Stored data entries
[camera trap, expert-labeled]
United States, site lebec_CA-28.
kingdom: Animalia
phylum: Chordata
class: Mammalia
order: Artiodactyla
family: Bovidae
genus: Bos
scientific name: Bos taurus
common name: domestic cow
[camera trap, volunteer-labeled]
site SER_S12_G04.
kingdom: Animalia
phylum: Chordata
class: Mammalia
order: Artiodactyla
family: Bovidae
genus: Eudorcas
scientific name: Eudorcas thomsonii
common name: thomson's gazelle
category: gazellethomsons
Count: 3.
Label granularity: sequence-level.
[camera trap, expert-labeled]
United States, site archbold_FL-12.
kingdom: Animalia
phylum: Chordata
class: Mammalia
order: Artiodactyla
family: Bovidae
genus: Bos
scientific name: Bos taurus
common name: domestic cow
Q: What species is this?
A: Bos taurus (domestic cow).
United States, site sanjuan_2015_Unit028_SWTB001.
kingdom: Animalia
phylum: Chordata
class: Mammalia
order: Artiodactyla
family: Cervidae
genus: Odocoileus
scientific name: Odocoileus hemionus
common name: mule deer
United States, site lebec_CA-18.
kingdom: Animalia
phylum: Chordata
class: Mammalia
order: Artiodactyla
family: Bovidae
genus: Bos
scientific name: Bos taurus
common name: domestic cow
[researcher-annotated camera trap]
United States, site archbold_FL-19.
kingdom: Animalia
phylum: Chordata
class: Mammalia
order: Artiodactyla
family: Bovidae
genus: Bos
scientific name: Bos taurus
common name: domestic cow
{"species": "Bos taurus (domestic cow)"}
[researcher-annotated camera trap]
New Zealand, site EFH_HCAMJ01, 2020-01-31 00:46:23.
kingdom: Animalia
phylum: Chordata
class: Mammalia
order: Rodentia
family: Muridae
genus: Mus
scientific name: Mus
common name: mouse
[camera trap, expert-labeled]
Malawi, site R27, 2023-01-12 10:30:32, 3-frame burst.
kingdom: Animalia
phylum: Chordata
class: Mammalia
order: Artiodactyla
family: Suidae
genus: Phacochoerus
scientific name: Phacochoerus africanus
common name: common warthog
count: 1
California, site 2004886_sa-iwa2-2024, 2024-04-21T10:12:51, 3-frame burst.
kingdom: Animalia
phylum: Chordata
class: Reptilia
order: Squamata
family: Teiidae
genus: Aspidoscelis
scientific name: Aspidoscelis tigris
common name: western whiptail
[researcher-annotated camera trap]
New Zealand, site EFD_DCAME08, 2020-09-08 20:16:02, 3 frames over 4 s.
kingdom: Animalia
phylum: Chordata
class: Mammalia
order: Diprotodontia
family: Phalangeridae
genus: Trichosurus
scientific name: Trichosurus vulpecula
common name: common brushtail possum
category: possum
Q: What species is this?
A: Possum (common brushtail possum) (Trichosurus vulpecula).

• THE TASK
Starting from the top of the records and ending at the line that contains "genus: Aspidoscelis", repeat each line exactly and return only those lines.

• WRITTEN REPLY
[camera trap, expert-labeled]
United States, site lebec_CA-28.
kingdom: Animalia
phylum: Chordata
class: Mammalia
order: Artiodactyla
family: Bovidae
genus: Bos
scientific name: Bos taurus
common name: domestic cow
[camera trap, volunteer-labeled]
site SER_S12_G04.
kingdom: Animalia
phylum: Chordata
class: Mammalia
order: Artiodactyla
family: Bovidae
genus: Eudorcas
scientific name: Eudorcas thomsonii
common name: thomson's gazelle
category: gazellethomsons
Count: 3.
Label granularity: sequence-level.
[camera trap, expert-labeled]
United States, site archbold_FL-12.
kingdom: Animalia
phylum: Chordata
class: Mammalia
order: Artiodactyla
family: Bovidae
genus: Bos
scientific name: Bos taurus
common name: domestic cow
Q: What species is this?
A: Bos taurus (domestic cow).
United States, site sanjuan_2015_Unit028_SWTB001.
kingdom: Animalia
phylum: Chordata
class: Mammalia
order: Artiodactyla
family: Cervidae
genus: Odocoileus
scientific name: Odocoileus hemionus
common name: mule deer
United States, site lebec_CA-18.
kingdom: Animalia
phylum: Chordata
class: Mammalia
order: Artiodactyla
family: Bovidae
genus: Bos
scientific name: Bos taurus
common name: domestic cow
[researcher-annotated camera trap]
United States, site archbold_FL-19.
kingdom: Animalia
phylum: Chordata
class: Mammalia
order: Artiodactyla
family: Bovidae
genus: Bos
scientific name: Bos taurus
common name: domestic cow
{"species": "Bos taurus (domestic cow)"}
[researcher-annotated camera trap]
New Zealand, site EFH_HCAMJ01, 2020-01-31 00:46:23.
kingdom: Animalia
phylum: Chordata
class: Mammalia
order: Rodentia
family: Muridae
genus: Mus
scientific name: Mus
common name: mouse
[camera trap, expert-labeled]
Malawi, site R27, 2023-01-12 10:30:32, 3-frame burst.
kingdom: Animalia
phylum: Chordata
class: Mammalia
order: Artiodactyla
family: Suidae
genus: Phacochoerus
scientific name: Phacochoerus africanus
common name: common warthog
count: 1
California, site 2004886_sa-iwa2-2024, 2024-04-21T10:12:51, 3-frame burst.
kingdom: Animalia
phylum: Chordata
class: Reptilia
order: Squamata
family: Teiidae
genus: Aspidoscelis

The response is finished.